_Testo:_
· · · · ·
Un’incisione settecentesca di Andrea Zucchi documenta lo stato originario dell’opera prima delle alterazioni apportate nel 1815 che ne hanno mutato pesantemente l’aspetto, fuorviando anche l’interpretazione iconografica.
La forma quadrata del dipinto fu trasformata in un rettangolo tagliando porzioni di tela a destra e a sinistra e aggiungendone altre sopra e sotto.
La catasta di legno di fronte all’ingresso dell’edificio di fondo fu nascosta e vi furono dipinte sopra due arcate aperte, rimosse solo nel restauro del 1959.
La composizione è sapientemente impostata in modo tale da suggerire un effetto di profondità che dilata ed enfatizza l’ampio spazio vuoto posto alle spalle delle figure.
La fuga spaziale è sottolineata dalla convergenza prospettica del pavimento e da quella delle architetture laterali verso la sontuosa facciata dell’edificio di fondo, nel quale le arcate aperte suggeriscono un’altra indicazione di lontananza.
Secondo alcune ipotesi gli edifici richiamerebbero, peraltro in maniera piuttosto vaga, architetture reali: quello di sinistra, nella sequenza delle arcate, si ispirerebbe alla Libreria Marciana del Sansovino e la facciata sullo sfondo alla torre della Signoria a Padova, inserita forse su richiesta dello stesso committente.
Susanna e i vecchioni
Datazione: 1555-1560,
misure: cm 146,6×193,6,
tecnica: olio su tela,
collocazione: Kunsthistoriches Museum, Vienna.
Questo dipinto rappresenta uno degli esiti più felici dell’intera produzione di Tintoretto ed il soggetto biblico, tradizionalmente riferito al profeta Daniele, appare interpretato in maniera assai originale: l’attenzione del riguardante è irresistibilmente attratta dal corpo fiorente di Susanna che, elegantemente acconciata e magnificamente ingioiellata, osserva con compiacimento le sue belle forme riflesse in uno specchio; nel mentre – come narra la Bibbia – due vecchi la spiano con lussuria, appostati ai due alti di una spalliera di rose, quasi una quinta teatrale che conferisce profondità alla scena.
La trasformazione di Susanna in oggetto della visione (e di desiderio) è, con un espediente ingegnoso quanto raffinato, anticipato dal già ricordato riflettersi del suo corpo nello specchio, ma anche sulla superficie scura dell’acqua in cui ella si bagna.
Alcuni preziosi oggetti da toeletta della fanciulla sono poggiati sul prato e, seppure in bizzarro disordine, creano attorno a lei una sorta di preziosa cornice.
Infine, la luce dorata che filtra tra la vegetazione del giardino accresce il fascino dell’immagine ed in particolare conferisce sostanza al panorama di Venezia che occupa l’angolo a sinistra sullo sfondo, caratterizzato da un’altissima linea d’orizzonte.
· · · · ·
_Dati disponibili:_
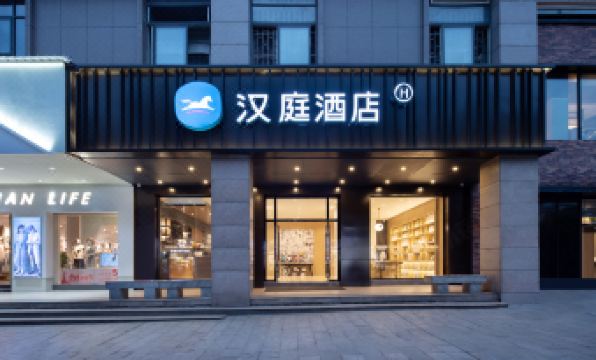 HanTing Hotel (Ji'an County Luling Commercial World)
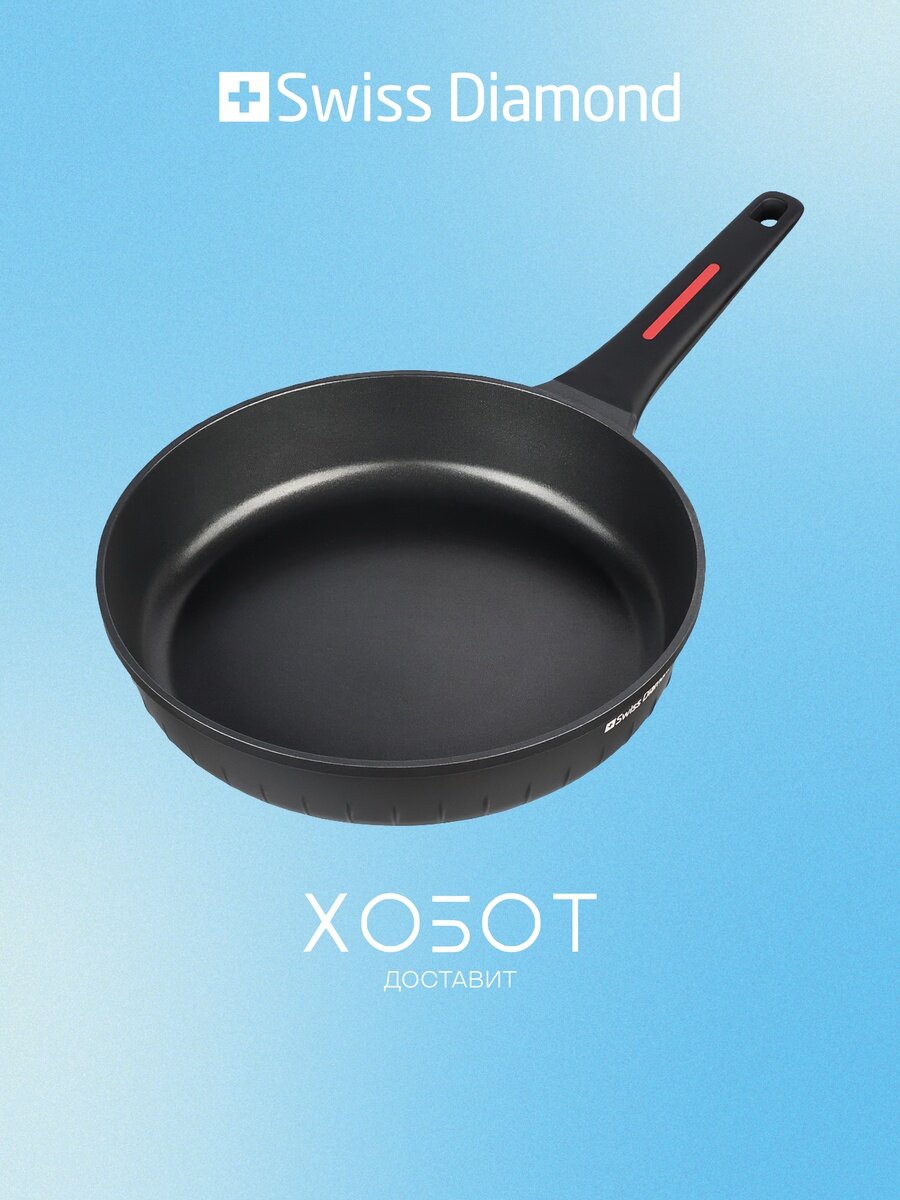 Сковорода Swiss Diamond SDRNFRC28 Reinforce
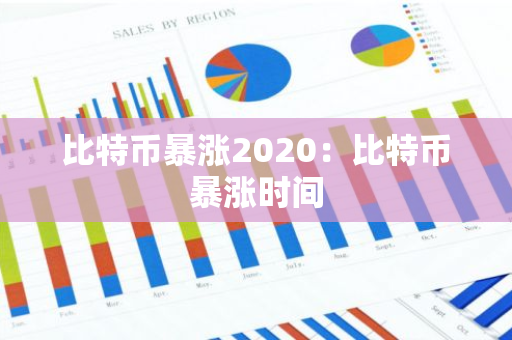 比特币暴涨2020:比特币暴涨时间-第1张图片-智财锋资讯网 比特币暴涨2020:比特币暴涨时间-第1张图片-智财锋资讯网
· · · · ·
_Obiettivo del compito:_
Trascrivi fedelmente il passo del testo che va da "La catasta di" fino a "indicazione di lontananza.", entrambi compresi.

_Soluzione del problema:_
La catasta di legno di fronte all’ingresso dell’edificio di fondo fu nascosta e vi furono dipinte sopra due arcate aperte, rimosse solo nel restauro del 1959.
La composizione è sapientemente impostata in modo tale da suggerire un effetto di profondità che dilata ed enfatizza l’ampio spazio vuoto posto alle spalle delle figure.
La fuga spaziale è sottolineata dalla convergenza prospettica del pavimento e da quella delle architetture laterali verso la sontuosa facciata dell’edificio di fondo, nel quale le arcate aperte suggeriscono un’altra indicazione di lontananza.